Oh I could go on and on, and many will since our experiences varied by where we lived, but I don’t want to make a novel out of this musing; your grandparents can take care of that. (Seniors are encouraged to supplement this musing with a comment or remembrance.) But I will leave you with this one final thought. People who talk about climate change and greater extremes never were around when we were young and had to walk through those 6 ft. snow drifts while the temperature hovered around minus thirty-seven. Climate change? Bring it on.

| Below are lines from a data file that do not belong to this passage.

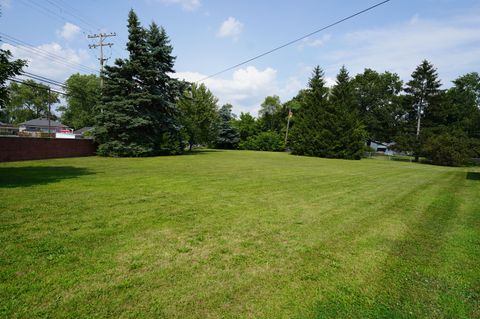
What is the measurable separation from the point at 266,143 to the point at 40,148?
38.7 meters

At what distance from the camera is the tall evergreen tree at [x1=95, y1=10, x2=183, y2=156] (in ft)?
72.6

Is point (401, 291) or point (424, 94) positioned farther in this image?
point (424, 94)

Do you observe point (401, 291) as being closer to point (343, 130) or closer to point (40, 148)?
point (40, 148)

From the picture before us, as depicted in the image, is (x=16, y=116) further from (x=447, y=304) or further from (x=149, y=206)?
(x=447, y=304)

Readers’ note: After I completed this musing, I reflected on it some. While I have no problem with the way I ended it, I realized that there was a more serious thought I wanted to convey as well. I realize that my parents, our parents, could have written a similar musing comparing their childhood experiences with mine when I was young. My parents were born in 1910 and 1912. Their childhood was filled with even less than mine was and their experiences were even more primitive. They lived through two world wars and the Great Depression – not the best of times to collect precious memories. So it was, I’m convinced, that they were happy for me and the life they gave me. I suspect they would have loved to live as a youth through the decades when I was young.
Therein lays the seriousness of this musing. While they would have never wanted me to live through the life they led as a youngster that cannot be said today. I have heard time and again from those seniors who lament the world their children live in and, unlike my parents, wish the children of today could have lived in a world similar to what we had. Technology is not a great substitute for happy, less stressful times. So it is, probably the first time in the history of our country, that the past is more appealing than the present. How sad.